** Opening Document text block **

OVERBYE: When babies enter the picture it gets more complicated. He needed better and better sparring partners as he went along. Mileva was okay for awhile, but he progressed into having better and better physicists as his sparring partners, until he finally got to Niels Bohr. But Mileva was very important in his earlier years, when he was perhaps not as cocky and secure as he was a few years later. And it was certainly exciting for him to come across a woman who was interested in physics and could talk about it with him, because up until that point this was not something he had experienced. In fact, when he met Mileva, he dumped his girlfriend Marie, who he had gone to high school with and who was still doing his laundry for him. But I don't believe he ever quite got over Marie.

EDGE: Tell me more about Marie.

OVERBYE: It's a complicated story Something that we didn't appreciate about Einstein is that he grew up in a family who were making gadgets and electromagnetic gizmos When Einstein was about 15 or 16 his family was in the electrical business in Munich, which was like being in the Internet business today. His uncle had patents on dynamos and electrical meters. The Einstein Brothers company sold power and lighting systems around southern Europe. He was very familiar with this technology, which was the leading edge technology of the day, like computers are today.

The family moved to Italy, leaving Albert back in Munich where he was in school, and he he seemed to have some sort of nervous breakdown. He dropped out of school, and went back to Italy, where he found himself with nothing to do, so he told his parents that he was going to go to the Polytechnic in Zurich and study engineering. They took him there, but he was too young to go to college. He took the entrance exam, and he impressed them with most of his scores, except in languages, so they sent him off to a prep school for a year, for a season.

** Closing Document text block **
** Opening Available data block **

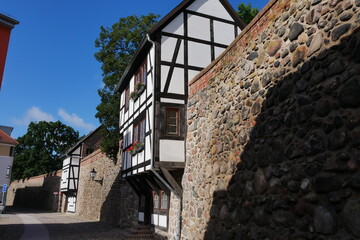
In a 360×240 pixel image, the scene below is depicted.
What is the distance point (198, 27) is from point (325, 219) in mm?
8407

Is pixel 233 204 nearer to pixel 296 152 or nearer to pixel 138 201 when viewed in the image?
pixel 296 152

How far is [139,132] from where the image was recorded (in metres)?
11.4

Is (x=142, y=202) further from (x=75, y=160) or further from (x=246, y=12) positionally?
(x=75, y=160)

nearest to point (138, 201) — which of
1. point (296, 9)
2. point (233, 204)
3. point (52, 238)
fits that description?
point (52, 238)

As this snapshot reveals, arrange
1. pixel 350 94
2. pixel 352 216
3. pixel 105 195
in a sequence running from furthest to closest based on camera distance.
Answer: pixel 105 195
pixel 350 94
pixel 352 216

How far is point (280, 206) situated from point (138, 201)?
9.59 m

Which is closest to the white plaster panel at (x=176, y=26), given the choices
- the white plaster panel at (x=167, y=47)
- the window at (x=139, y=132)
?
the white plaster panel at (x=167, y=47)

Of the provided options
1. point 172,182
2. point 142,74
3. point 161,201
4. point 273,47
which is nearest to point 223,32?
point 142,74

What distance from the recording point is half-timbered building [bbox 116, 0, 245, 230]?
30.5 feet

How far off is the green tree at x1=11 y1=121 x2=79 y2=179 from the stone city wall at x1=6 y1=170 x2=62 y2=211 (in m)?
2.07

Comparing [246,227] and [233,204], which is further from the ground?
[233,204]

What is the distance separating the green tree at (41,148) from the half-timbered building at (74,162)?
54.7ft

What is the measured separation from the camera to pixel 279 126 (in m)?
4.77

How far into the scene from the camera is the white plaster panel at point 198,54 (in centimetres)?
1037
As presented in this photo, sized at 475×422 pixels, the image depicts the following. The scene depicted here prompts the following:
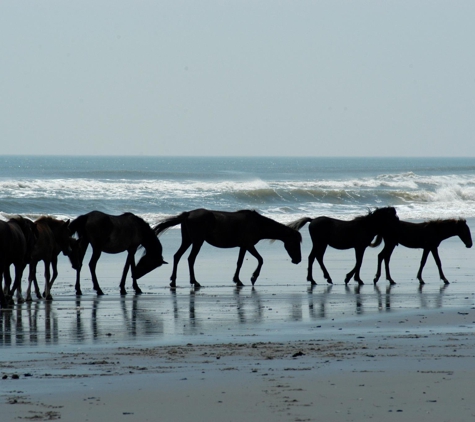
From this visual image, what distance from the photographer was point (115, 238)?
1484cm

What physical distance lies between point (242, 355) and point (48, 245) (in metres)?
6.44

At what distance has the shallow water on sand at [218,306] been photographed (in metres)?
8.98

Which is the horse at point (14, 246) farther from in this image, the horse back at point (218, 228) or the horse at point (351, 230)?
the horse at point (351, 230)

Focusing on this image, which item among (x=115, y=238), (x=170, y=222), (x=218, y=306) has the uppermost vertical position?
(x=170, y=222)

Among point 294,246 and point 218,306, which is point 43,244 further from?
point 294,246

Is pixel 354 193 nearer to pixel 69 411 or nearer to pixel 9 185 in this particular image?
pixel 9 185

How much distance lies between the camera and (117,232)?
584 inches

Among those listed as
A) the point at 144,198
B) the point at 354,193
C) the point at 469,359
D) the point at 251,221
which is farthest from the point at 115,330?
the point at 354,193

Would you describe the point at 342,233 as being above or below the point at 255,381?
above

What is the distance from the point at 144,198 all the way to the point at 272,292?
28.3m

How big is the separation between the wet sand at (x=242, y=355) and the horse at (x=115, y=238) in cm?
73

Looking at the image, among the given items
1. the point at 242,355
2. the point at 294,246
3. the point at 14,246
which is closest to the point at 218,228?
the point at 294,246

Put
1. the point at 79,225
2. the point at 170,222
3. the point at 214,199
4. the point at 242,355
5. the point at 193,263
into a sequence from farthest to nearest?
1. the point at 214,199
2. the point at 170,222
3. the point at 193,263
4. the point at 79,225
5. the point at 242,355

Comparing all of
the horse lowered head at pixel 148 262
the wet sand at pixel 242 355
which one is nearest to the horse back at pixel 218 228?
the horse lowered head at pixel 148 262
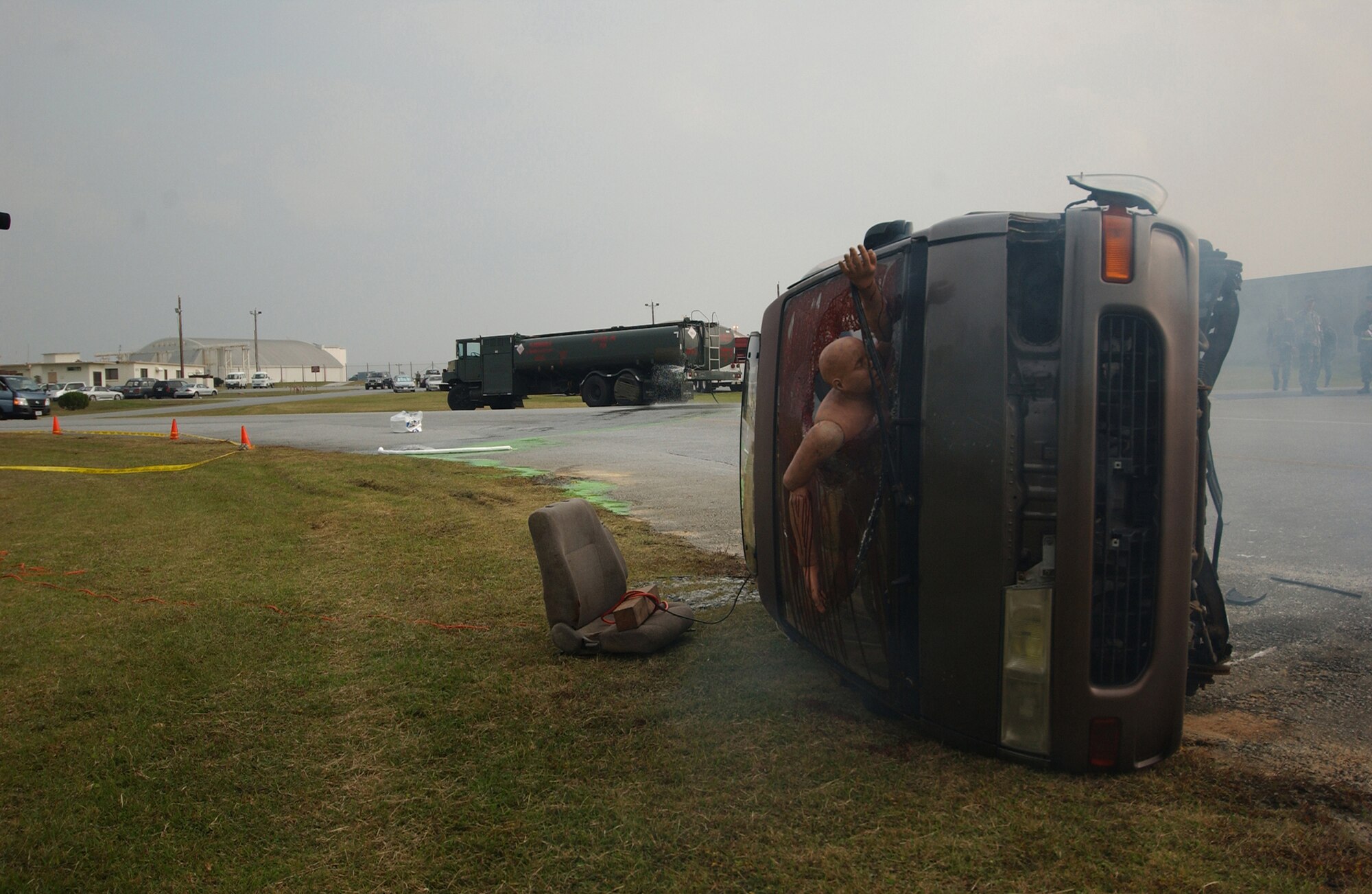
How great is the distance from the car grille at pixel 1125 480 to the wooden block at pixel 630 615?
2108mm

** Closing Available data block **

◆ Exercise brief
Continue the interview about the young Einstein from where it stops, starting right after its last sentence about the prep school.

◆ Expected answer
He lived with a family, the Wintelers, a big, boisterous intellectual family, who were always arguing and bird watching and hiking and seems to have had a wonderful time. And he got involved with one of the Winteler daughters, Marie. Later on, his sister married one of the Winteler brothers, and his best friend, Michele Besso married another one of the Winteler sisters. So the Einsteins, Bessos, and Wintelers became very intertwined. Albert's parents liked Marie a lot, and everyone was very unhappy when Albert dumped her for Mileva. And, in fact, Marie went into a depression was hospitalized for a while. But eventually she led a normal life and married a manager of a watch factory. Albert kept talking about her his whole life, about how he would be consumed in flames if he even saw her again. He would even tell this to Mileva. He was greatly relieved when Marie finally married, either because that put finally her out of reach or he felt very guilty about dumping her and what had happened to her.

EDGE: What was he doing in terms of science when he was with Marie?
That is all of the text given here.